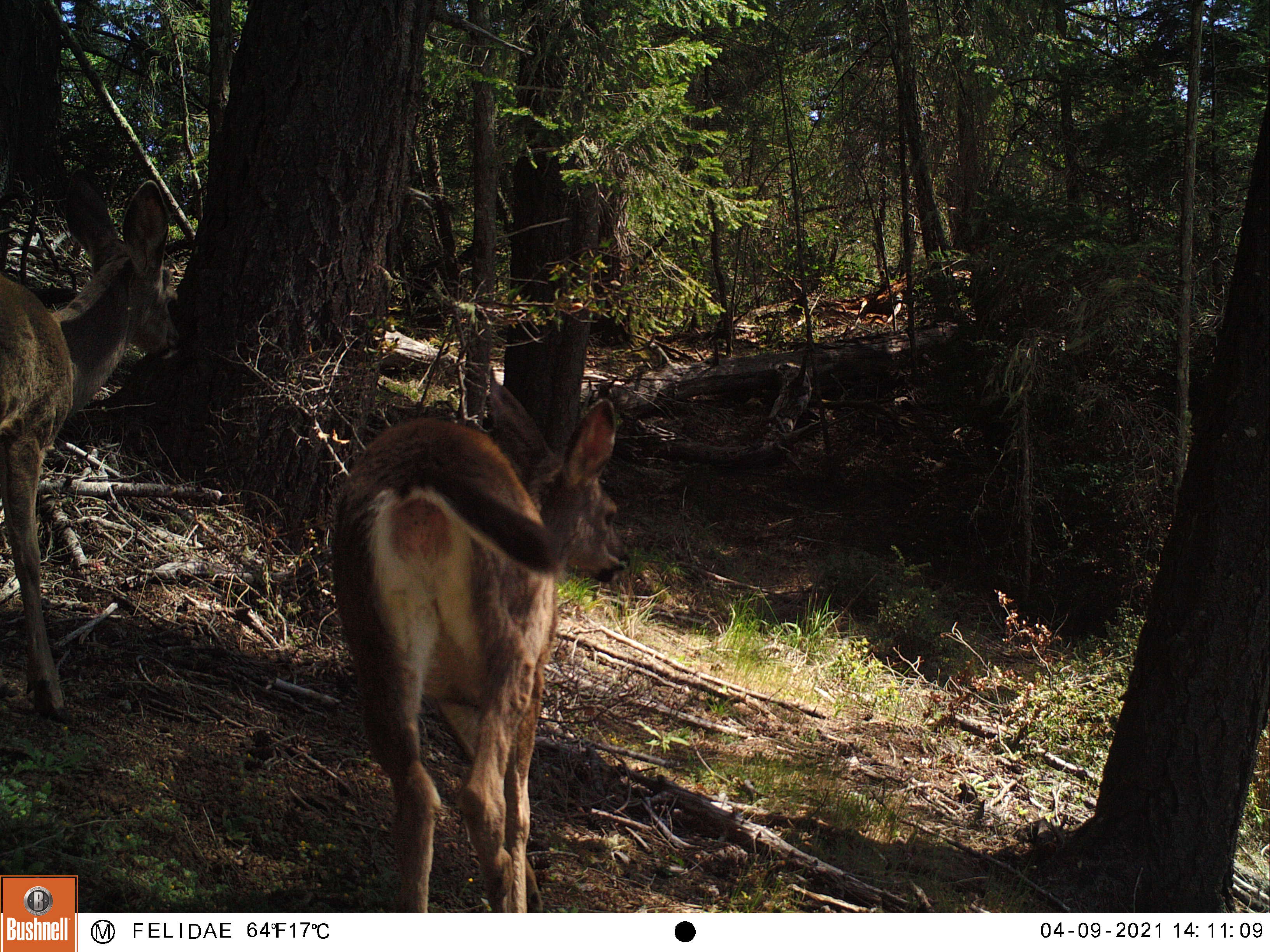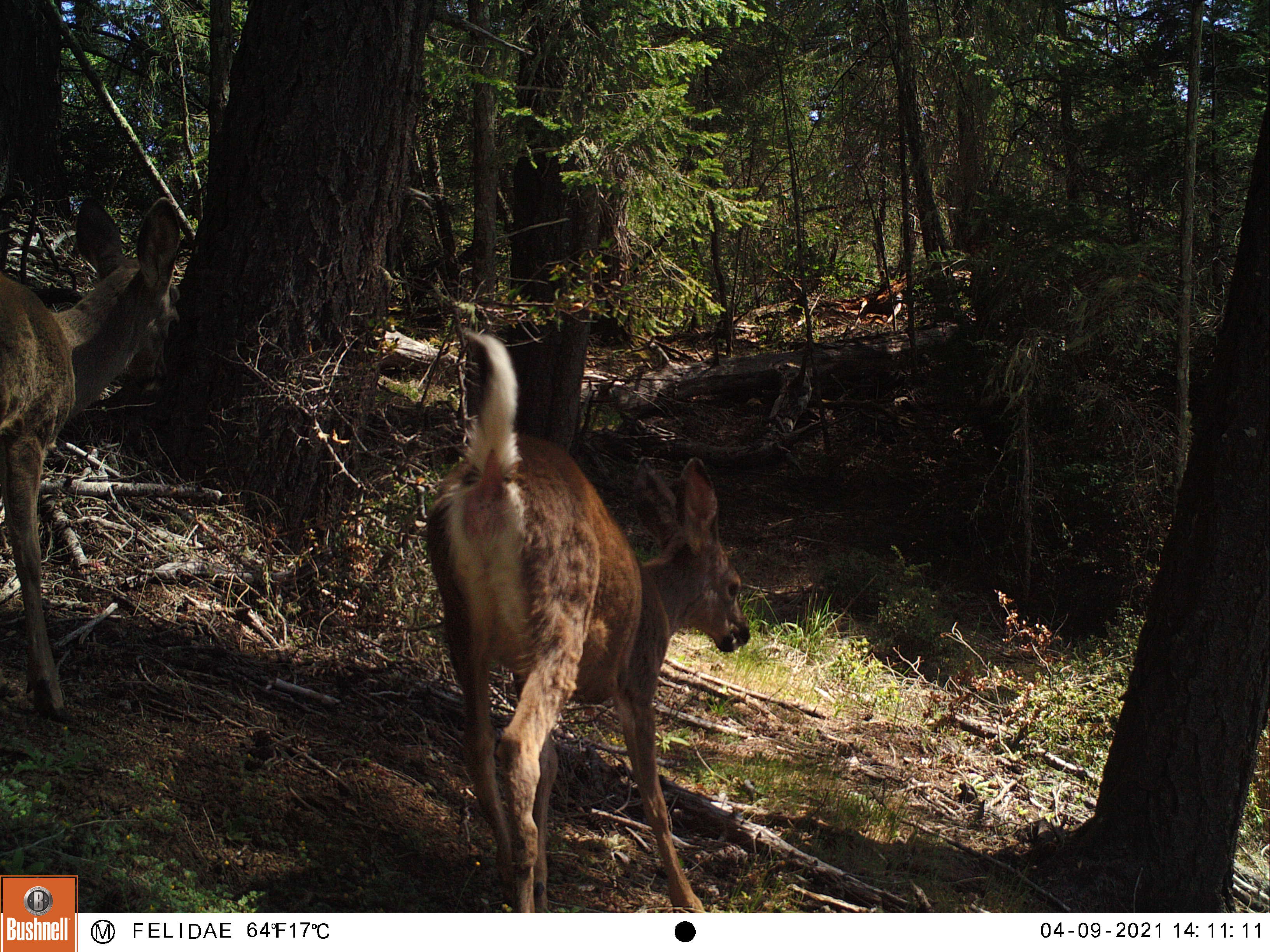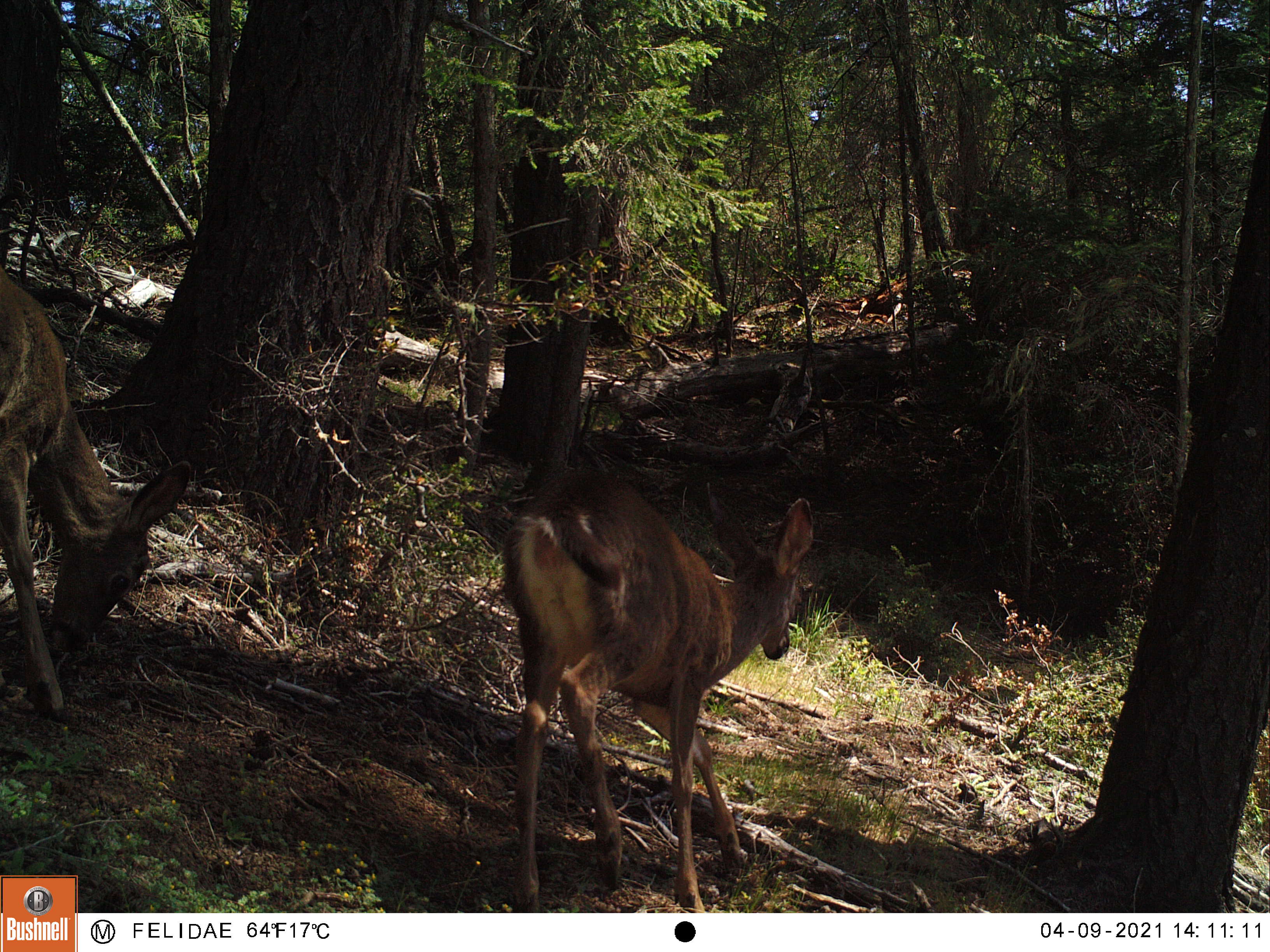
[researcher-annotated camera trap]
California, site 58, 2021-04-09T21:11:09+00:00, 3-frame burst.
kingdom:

* * * *

What you will do:
From the line containing "California, site 58, 2021-04-09T21:11:09+00:00, 3-frame" to the final line of the data, repeat each line exactly. Include both ends.

Finished task:
California, site 58, 2021-04-09T21:11:09+00:00, 3-frame burst.
kingdom:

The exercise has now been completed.